"Nicht mitverheimlichen!"

GRAFENSTEIN (vp). 1995 gründete Waltraut Kompein-Chimani das Therapiezentrum Weidenhof. Hier bekommen Jugendliche und Erwachsene professionelle Hilfe durch ein etwa 30-köpfiges Team, wenn es um Essstörungen oder andere psychische Probleme geht. Die Expertin im WOCHE-Interview.

WOCHE: Die meisten Bewohnerinnen des Weidenhofs leiden an Essstörungen. Was sind die Ursachen?
KOMPEIN-CHIMANI: Eine Esstörung tritt nie alleine auf. Sie ist Ausdrucksform einer zugrundeliegenden Persönlichkeitsentwicklungsstörung, welche die Ursache ist. Auslöser ist zumeist unser gesellschaftlicher Diät- und Schlankheitswahn. Meist treten Essstörungen in der Pubertät auf.

Also sind die Medien schuld?
Hinter dem Auslöser steckt eine riesige Industrie - ob in der Mode oder wenn es um Diäten geht-, die auf den Selbstwert der Frau abzielt.

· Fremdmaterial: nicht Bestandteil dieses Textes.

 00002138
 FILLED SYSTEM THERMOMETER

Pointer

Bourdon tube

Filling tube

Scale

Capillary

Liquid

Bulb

Es ist so paradox: In jeder Frauenzeitschrift findet man Diättipps und ein paar Seiten danach Rezepte für Torten & Co. Es sind tödliche Irrtümer, dass dünn sein erfolgreich und schön sein bedeutet. Es herrscht eine hohe Sterblichkeitsrate, vor allem bei anorektischer Bulimie.

Wie kommen die Bewohnerinnen zum Weidenhof?
Viele werden von Kliniken geschickt oder kommen von alleine. Manchmal melden sich Eltern, sehr oft die Tanten.

Was raten Sie Angehörigen, wenn man eine Essstörung bemerkt?
Es handelt sich um eine heimliche Erkrankung, die man meist nicht sofort bemerkt. Wichtig ist, seine Sorge zum Ausdruck zu bringen und nicht mitzuverheimlichen.

Welche Esstörung tritt am häufigsten auf?
Generell auffällig ist, dass das gesunde Mittelmaß immer mehr schwindet. Am häufigsten ist Adipositas, Fettsucht.

Wie gehen Sie bei der Therapie vor?
Das ist natürlich individuell. Zuerst stelle ich die Grundfragen - je nach vorliegender Essstörung: Warum verdünnisierst du dich? Was in deinem Leben ist zum Kotzen? Oder bei einem adiposen Kind: Wovor musst du dich schützen? Dann schaut man sich das Umfeld an und eruiert die krankheitsauslösenden Faktoren. Oft sind das Missbrauch, Spott und Hohn. Gemeinsam stecken wir Ziele, um die psychische, körperliche, geistige und soziale Gesundheit wiederherzustellen. Das Oberziel ist die Selbsterhaltungsfähigkeit. Die soziale Gesundheit ist für mich das Wichtigste, denn ohne sie ist alles andere nicht lebbar. Wir haben mit unserer Therapie im internationalen Vergleich eine hohe Erfolgsquote mit 87 Prozent.

Was unterstützt am Weidenhof die Wiederherstellung der sozialen Gesundheit?
Wir schauen, dass die Bewohnerinnen alles machen können, um wieder auf eigenen Beinen zu stehen - Ausbildung von Schule über Uni, den Führerschein, ein Instrument lernen. Einfach alles muss möglich sein.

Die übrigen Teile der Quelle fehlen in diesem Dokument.